I just wonder, is this an evolutionary physiological thing? I recall a few years ago this 'crone' image of women being 'celebrated' Hmm as a rite of passage... So, are we supposed to be slumped in the corner of our wattle and daub semi, emanating wisdom and waddling to a cupboard to get our next sugar/salt/toxin of your choice fix?

I hope not. I do believe in change and empowerment at any age. I've been (skimming) reading about autophaging and feel a glimmer of hope... and dare I say it, interest!!

I really think attitude/mood and physiology can be linked together (oh no, is that sounding a bit crone-ish?!), but it's the approach, and that means persuading that deeply - and poorly - conditioned individual that is currently dwelling in some very dark recess of my psyche that a family sized bag/bar of crisps/chocolate per evening is not the answer.

I believe in incremental gains over will power (which mostly just feels like a massive 'holding breath' exercise), so how do I persuade my personal Gollum to step into the light bit by bit? It really beggars belief when I'm talking to myself, suggesting other approaches: good, positive, potentially uplifting choices and they simply fall on my own deaf ears... !

(Today is a thoughtful, but not a particularly great day... Grin)

▶ _Instructions_:
[1] Write out the part of the post that opens with the words containing "I really think" and closes with "great day... Grin)".
[2] According to the post, what has the writer been reading about that brings a glimmer of hope?

[Annotated photo localization data]
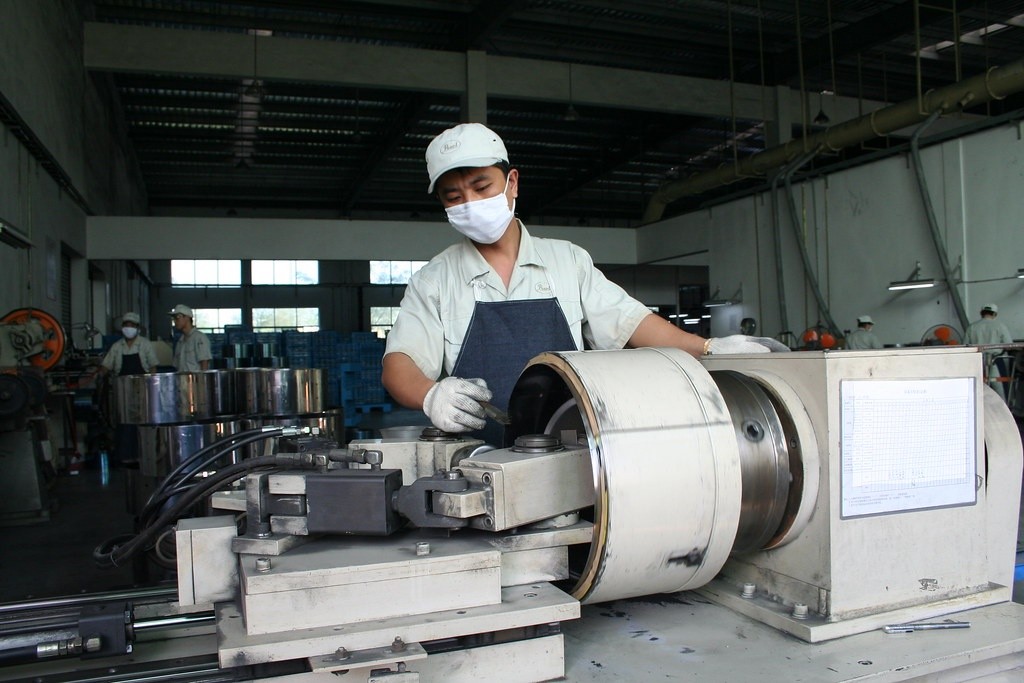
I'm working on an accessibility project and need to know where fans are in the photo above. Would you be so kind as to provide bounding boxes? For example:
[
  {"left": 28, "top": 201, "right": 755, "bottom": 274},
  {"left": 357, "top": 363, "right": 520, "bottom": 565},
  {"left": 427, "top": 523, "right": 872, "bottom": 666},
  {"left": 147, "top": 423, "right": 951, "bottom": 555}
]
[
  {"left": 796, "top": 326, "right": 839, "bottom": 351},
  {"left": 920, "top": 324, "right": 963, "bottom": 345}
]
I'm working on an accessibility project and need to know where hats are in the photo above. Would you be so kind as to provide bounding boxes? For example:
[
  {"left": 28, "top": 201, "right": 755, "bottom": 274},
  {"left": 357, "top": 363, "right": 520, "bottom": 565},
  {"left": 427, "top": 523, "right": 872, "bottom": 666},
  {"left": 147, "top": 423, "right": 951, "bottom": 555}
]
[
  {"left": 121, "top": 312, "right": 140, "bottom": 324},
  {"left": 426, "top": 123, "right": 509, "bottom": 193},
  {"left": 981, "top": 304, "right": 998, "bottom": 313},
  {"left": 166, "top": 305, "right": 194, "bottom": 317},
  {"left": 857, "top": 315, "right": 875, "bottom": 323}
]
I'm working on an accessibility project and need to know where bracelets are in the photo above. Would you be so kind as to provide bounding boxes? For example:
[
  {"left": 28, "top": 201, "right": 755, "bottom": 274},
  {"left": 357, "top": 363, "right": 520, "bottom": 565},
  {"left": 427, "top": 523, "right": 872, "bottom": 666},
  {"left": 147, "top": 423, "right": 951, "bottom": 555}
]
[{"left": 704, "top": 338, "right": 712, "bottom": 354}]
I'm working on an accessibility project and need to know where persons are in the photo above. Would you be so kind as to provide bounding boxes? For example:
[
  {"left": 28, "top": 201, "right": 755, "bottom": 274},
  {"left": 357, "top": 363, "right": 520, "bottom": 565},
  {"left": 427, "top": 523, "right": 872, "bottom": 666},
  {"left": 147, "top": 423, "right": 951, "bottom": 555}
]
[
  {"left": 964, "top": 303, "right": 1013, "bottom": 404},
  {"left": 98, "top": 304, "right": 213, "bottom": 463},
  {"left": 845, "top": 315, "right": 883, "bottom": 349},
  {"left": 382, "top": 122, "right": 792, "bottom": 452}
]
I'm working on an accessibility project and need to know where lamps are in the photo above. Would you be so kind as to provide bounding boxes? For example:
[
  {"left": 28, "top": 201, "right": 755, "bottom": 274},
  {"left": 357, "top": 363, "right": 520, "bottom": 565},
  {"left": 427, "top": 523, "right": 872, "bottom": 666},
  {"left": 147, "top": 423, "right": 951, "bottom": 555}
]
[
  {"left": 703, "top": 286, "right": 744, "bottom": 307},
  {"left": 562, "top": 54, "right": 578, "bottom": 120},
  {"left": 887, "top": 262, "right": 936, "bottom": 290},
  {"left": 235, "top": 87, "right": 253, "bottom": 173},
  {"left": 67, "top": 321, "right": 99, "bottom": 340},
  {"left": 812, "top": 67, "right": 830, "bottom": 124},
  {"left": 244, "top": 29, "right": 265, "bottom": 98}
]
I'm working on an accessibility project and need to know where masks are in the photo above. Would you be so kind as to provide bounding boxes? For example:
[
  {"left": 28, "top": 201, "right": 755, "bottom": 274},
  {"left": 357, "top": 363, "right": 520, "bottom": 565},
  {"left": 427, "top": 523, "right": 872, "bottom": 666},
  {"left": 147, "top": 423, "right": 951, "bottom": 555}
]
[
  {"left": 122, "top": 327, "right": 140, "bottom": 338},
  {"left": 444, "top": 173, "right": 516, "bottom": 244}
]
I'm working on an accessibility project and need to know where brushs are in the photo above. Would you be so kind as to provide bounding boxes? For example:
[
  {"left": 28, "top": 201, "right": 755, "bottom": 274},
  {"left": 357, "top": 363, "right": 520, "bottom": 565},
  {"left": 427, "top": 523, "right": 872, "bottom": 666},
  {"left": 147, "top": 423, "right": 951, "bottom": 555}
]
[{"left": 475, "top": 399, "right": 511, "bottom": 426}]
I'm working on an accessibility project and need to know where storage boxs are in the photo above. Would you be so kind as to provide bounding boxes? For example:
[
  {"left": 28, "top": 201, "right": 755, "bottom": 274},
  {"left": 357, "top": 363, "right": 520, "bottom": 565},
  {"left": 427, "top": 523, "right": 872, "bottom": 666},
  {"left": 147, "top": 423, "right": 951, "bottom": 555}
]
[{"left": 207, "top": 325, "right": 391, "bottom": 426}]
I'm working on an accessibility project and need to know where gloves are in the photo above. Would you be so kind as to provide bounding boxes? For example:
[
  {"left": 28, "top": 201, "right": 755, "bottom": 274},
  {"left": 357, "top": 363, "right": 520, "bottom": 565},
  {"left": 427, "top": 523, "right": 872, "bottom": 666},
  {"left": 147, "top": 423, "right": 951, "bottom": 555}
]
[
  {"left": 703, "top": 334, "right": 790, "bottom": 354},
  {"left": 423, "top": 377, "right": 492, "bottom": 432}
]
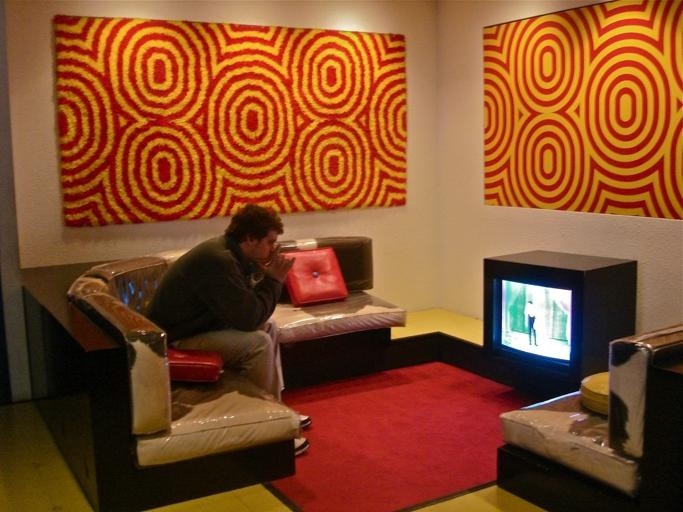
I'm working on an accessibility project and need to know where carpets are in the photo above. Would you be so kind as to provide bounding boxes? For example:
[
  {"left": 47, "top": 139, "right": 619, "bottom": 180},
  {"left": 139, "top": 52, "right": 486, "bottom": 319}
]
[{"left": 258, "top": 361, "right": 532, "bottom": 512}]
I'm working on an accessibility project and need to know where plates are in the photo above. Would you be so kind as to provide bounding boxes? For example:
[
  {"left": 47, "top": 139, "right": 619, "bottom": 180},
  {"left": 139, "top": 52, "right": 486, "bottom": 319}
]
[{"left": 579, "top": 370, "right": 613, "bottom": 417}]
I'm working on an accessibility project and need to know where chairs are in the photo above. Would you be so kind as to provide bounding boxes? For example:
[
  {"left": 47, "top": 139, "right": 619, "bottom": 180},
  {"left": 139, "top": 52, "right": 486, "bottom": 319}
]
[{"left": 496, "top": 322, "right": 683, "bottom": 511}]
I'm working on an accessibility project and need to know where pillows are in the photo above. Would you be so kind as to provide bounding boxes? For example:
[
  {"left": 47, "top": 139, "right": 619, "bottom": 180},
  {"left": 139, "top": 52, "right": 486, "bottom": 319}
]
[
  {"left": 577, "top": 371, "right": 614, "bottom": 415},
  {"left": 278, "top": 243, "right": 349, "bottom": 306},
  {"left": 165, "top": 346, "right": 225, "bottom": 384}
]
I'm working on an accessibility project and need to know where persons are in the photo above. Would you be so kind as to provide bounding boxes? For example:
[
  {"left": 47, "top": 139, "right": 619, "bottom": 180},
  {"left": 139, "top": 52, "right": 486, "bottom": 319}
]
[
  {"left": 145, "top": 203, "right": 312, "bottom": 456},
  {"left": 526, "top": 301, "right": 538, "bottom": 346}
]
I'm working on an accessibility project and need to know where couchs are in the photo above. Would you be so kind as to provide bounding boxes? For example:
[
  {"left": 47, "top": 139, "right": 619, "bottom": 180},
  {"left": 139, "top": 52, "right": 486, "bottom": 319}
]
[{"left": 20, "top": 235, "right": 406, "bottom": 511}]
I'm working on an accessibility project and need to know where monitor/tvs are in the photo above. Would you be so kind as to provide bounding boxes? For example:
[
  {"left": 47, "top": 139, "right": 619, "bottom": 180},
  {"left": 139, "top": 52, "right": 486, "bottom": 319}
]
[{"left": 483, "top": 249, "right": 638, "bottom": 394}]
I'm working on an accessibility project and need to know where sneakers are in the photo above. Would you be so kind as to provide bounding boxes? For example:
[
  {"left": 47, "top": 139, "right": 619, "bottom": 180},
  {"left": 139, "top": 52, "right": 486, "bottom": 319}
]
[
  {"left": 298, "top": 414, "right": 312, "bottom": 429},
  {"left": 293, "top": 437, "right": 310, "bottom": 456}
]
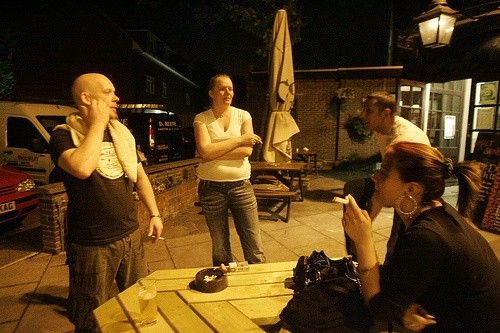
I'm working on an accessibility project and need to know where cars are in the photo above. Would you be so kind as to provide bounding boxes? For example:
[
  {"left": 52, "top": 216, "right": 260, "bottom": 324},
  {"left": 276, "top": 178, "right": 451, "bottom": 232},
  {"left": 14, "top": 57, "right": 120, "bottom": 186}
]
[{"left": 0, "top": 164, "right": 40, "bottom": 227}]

▶ _Results of the tasks_:
[1]
I really think attitude/mood and physiology can be linked together (oh no, is that sounding a bit crone-ish?!), but it's the approach, and that means persuading that deeply - and poorly - conditioned individual that is currently dwelling in some very dark recess of my psyche that a family sized bag/bar of crisps/chocolate per evening is not the answer.

I believe in incremental gains over will power (which mostly just feels like a massive 'holding breath' exercise), so how do I persuade my personal Gollum to step into the light bit by bit? It really beggars belief when I'm talking to myself, suggesting other approaches: good, positive, potentially uplifting choices and they simply fall on my own deaf ears... !

(Today is a thoughtful, but not a particularly great day... Grin)

[2] Autophaging.